President Donald Trump spent much of his first morning back at the White House Tuesday sending out a flurry of tweets that took aim at Democrats, Iran, Huma Abedin and the new publisher of The New York Times.
Taken together, Trump's tweets set the stage for 2018 and resume the combativeness that helped define his presidency in 2017.
Trump's tweets resume the combativeness that helped define his presidency in 2017
Trump credited himself for setting strict standards with the airline industry
Trump first tweeted his continuing support for anti-government demonstrations in Iran, saying that "the people of Iran are finally acting against the brutal and corrupt Iranian regime."
"All of the money that President Obama so foolishly gave them went into terrorism and into their 'pockets,'" the tweet continued, appearing to reference the Iran nuclear deal. "The people have little food, big inflation and no human rights. The U.S. is watching!"
Trump also zeroed in on North Korea.
"Sanctions and 'other' pressures are beginning to have a big impact on North Korea," Trump tweeted. "Soldiers are dangerously fleeing to South Korea. Rocket man now wants to talk to South Korea for first time. Perhaps that is good news, perhaps not - we will see!"
Huma Abedin and the Justice Department
Trump's latest barb targeting the Justice Department came in a tweet suggesting that Abedin, a top aide to Hillary Clinton, should face jail time for reportedly including confidential government information in nongovernment personal emails.
"Crooked Hillary Clinton's top aid, Huma Abedin, has been accused of disregarding basic security protocols. She put Classified Passwords into the hands of foreign agents," Trump tweeted, apparently referencing a Daily Caller report.
"Remember sailors pictures on submarine? Jail! Deep State Justice Dept must finally act? Also on Comey & others," the tweet continued.
Some of Abedin's emails released Friday by the State Department were marked "confidential" and were heavily redacted by the State Department.

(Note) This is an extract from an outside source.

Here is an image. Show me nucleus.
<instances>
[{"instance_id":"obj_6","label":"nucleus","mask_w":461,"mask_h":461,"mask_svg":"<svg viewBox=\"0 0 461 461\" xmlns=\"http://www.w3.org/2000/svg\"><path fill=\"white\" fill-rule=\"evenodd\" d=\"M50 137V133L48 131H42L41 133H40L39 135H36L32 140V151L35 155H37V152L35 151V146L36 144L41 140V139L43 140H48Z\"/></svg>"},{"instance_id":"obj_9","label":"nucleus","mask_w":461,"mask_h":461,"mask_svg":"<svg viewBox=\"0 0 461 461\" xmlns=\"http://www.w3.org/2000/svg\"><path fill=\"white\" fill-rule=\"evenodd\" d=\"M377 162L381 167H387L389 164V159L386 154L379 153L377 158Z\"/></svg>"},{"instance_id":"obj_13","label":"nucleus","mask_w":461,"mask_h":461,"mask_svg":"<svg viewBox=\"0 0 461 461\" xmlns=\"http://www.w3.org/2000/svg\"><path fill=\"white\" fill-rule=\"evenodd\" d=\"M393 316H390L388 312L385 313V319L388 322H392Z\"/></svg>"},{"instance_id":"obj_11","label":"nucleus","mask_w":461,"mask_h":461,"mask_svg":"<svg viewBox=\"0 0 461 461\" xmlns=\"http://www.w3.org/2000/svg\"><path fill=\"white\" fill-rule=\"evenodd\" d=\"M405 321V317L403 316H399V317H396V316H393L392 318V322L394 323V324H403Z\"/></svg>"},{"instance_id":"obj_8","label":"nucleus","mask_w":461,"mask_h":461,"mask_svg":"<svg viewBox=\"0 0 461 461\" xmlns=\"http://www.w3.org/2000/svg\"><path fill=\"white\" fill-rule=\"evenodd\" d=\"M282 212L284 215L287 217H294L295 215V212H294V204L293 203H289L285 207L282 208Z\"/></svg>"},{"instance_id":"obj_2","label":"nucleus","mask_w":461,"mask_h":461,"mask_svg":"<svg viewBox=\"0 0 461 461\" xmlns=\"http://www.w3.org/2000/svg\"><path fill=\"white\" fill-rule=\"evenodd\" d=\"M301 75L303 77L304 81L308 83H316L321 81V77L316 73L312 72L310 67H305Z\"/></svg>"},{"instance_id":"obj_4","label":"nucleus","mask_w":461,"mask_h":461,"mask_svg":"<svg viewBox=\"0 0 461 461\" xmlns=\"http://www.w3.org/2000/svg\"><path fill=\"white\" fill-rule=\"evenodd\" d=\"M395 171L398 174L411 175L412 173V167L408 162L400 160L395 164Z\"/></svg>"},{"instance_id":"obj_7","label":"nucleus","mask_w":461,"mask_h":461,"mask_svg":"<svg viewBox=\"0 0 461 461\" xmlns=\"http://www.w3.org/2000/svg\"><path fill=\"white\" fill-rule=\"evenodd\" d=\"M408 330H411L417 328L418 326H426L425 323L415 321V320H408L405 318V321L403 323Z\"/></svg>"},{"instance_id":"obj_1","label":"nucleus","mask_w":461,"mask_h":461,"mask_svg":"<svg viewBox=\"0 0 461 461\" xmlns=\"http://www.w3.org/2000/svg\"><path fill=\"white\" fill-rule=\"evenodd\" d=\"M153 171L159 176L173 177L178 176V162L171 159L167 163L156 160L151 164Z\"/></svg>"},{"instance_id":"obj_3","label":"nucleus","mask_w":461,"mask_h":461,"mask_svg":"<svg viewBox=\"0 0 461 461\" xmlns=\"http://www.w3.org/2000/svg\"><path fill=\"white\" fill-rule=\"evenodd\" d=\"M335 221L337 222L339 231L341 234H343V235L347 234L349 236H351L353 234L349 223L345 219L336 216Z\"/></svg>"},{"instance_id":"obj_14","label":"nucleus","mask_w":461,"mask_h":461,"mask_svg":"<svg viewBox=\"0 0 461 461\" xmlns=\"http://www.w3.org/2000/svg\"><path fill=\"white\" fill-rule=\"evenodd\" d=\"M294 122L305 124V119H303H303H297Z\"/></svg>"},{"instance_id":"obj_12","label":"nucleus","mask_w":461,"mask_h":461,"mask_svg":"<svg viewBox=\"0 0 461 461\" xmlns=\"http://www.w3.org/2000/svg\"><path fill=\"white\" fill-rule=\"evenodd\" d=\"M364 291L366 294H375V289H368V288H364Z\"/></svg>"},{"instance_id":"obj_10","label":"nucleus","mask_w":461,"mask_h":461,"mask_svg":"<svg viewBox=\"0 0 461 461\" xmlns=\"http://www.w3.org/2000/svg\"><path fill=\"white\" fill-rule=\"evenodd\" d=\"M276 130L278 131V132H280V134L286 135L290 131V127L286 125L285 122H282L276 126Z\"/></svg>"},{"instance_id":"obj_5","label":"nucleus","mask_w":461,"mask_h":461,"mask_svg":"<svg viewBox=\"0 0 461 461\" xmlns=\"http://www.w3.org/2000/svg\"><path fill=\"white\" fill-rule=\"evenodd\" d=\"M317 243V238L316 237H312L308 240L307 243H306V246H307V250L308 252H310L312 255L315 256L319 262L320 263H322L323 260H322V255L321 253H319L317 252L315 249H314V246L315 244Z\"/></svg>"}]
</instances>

One email Abedin forwarded to her personal email account from her State Department account included passwords for a two-step laptop login process, though that email was not marked classified as Trump claimed.
Asked about Trump's tweet, the Justice Department declined to confirm or deny the existence of an ongoing investigation.
The President's criticism is the latest he has lobbed against the department that oversees the top federal law enforcement agencies, following verbal attacks in recent months against key Justice Department officials and the FBI, whose reputation he alleged last month is in "tatters."
Immigration and border security
On Twitter, Trump also thanked National Border Patrol Council President Brandon Judd for praising him on "Fox & Friends" for his immigration efforts.
In another tweet, the President said Democrats "are doing nothing" for the Deferred Action for Childhood Arrivals, and predicted that Hispanic voters would lean toward Republicans over the issue.
"DACA activists and Hispanics will go hard against Dems, will start 'falling in love' with Republicans and their President! We are about RESULTS," the tweet continued.
The New York Times
Trump congratulated the new publisher of the "Failing New York Times," A.G. Sulzberger, in a series of tweets.
"Get ... impartial journalists of a much higher standard, lose all of your phony and non-existent 'sources,' and treat the President of the United States FAIRLY, so that the next time I (and the people) win, you won't have to write an apology to your readers for a job poorly done," Trump tweeted.
The President also celebrated the passage of the GOP tax bill saying that companies are now "giving big bonuses to their workers."
Trump also appeared to claim credit to recent reports saying that 2017 was the safest year in global commercial air travel's recorded history, suggesting it was a result of being "very strict" with the industry.
"Since taking office I have been very strict on Commercial Aviation," Trump tweeted. "Good news - it was just reported that there were Zero deaths in 2017, the best and safest year on record!"
It's been nearly a decade, however, since there was a fatal US commercial passenger airline crash in the United States, long predating Trump's presidency.
White House principal deputy press secretary Raj Shah said in a statement that Trump "has raised the bar for our nation's aviation safety and security."
"Last year, the President announced his initiative to modernize Air Traffic Control and under his leadership, the Department of Homeland Security released enhanced security measures to ensure safer commercial air travel," he continued.